→ **Yang diharapkan**
Salin dengan tepat bagian teks tentang kartu kredit di bawah, yaitu bagian yang dibuka oleh kata-kata yang memuat "[Jawab Soal] Bolehkah" dan ditutup dengan "dan kartu debit?".

[Jawab Soal] Bolehkah Memanfaatkan Kartu Kredit?
Soal:
Bagaimana hukum kartu kredit yang dikeluarkan oleh bank? Apakah sama antara penggunaan kartu kredit dan kartu debit?
Jawab:
Berdasarkan
bentuk dan karakteristiknya, bank lazimnya mengeluarkan kartu plastik
yang bisa digunakan sebagai alat transaksi. Kartu tersebut bisa dibagi
menjadi dua: kartu kredit dan kartu debit. Kartu kredit adalah suatu
jenis penyelesaian transaksi ritel (retail) dan sistem kredit, yang namanya berasal dari kartu plastik yang diterbitkan untuk pengguna sistem tersebut. Kartu kredit berbeda dengan kartu debit. Bedanya, penerbit kartu kredit meminjami konsumen
uang dan bukan mengambil uang dari rekening. Kebanyakan kartu kredit
memiliki bentuk dan ukuran yang sama, seperti yang dispesifikasikan oleh
standar ISO 7810. Lazimnya
pinjaman, pengguna kartu tersebut wajib mengembalikan pinjamannya pada
tenggat waktu yang telah ditetapkan. Jika tidak bisa, selain terkena
beban bunga, juga denda atau pinalti. Contoh kartu kredit: Mastercard,
VISA, American Express, Diners Club, JCB dan lain-lain.

→ **Informasi yang diberikan**
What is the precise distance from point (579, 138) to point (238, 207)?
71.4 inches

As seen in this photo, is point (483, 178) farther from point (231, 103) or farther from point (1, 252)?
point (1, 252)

→ **Penyelesaian tugas**
[Jawab Soal] Bolehkah Memanfaatkan Kartu Kredit?
Soal:
Bagaimana hukum kartu kredit yang dikeluarkan oleh bank? Apakah sama antara penggunaan kartu kredit dan kartu debit?